Satu waktu, Ad menyampaikan berita baik padanya. Ada rumah makan Indonesia di kota, di daerah Markt. Pemiliknya juga orang Indonesia. Ia melonjak senang. Ia sudah bosan menjadi satu. Dan ia pun tak lagi tertarik pada salju.
"Antarkan aku ke sana!"
Pemilik rumah makan itu serupa dengan dirinya. Berkulit gelap, berubuh kecil dan berambut hitam panjang. Namanya Tur.
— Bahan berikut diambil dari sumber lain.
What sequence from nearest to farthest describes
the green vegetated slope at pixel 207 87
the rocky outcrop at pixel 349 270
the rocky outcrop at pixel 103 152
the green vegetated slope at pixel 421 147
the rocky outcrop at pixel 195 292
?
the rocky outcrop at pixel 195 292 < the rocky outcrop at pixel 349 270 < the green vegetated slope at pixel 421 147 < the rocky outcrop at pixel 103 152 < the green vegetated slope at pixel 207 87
Tur juga berasal dari bagian selatan Sumatera. Mereka langsung berteman baik.
Namun Tur sibuk sekali. Ia harus memasak dan mengurus rumah makannya. Ia pun bertanya, "Adakah orang Indonesia lain di kota ini?"
Tur memberitahunya: di Brouwersweg 100, tiap musim semi atau pun musim panas banyak mahasiswa Indonesia datang.
Dan, dengan diantar Ad, ia datang ke Brouwersweg 100.
Betapa terkejutnya ia, dan juga Ad, ketika melihat orang-orang Indonesia yang tinggal di sana. Tidak hanya satu atau dua, tapi puluhan!
Puluhan manusia yang serupa dengan dirinya. Berbicara dalam bahasanya.
Mereka mengenakan pakaian musim dingin, walaupun matahari musim semi hangat menyinari. Mereka bahkan mengenakan kupluk wol yang tebal! Sungguh mereka terlihat norak sekali! Aih, ingin rasanya ia melonjak-lonjak senang dan memeluki mereka satu per satu!
DUA menjadi puluhan. Ia berkawan dengan mereka semua. Ia mendengarkan cerita mereka, keluh dan kesah. Ia turut bahagia ketika mereka bahagia. Dan ia juga merindui Indonesia, sama seperti mereka semua!
Demi bebas datang ke Brouwersweg 100, tanpa menunggu Ad pulang bekerja, ia belajar mengemudi. Ia belajar giat. Tak lama ia lulus, mengantungi verblijf Belanda yang terkenal susah didapat. Ad membelikannya sebuah sedan merah.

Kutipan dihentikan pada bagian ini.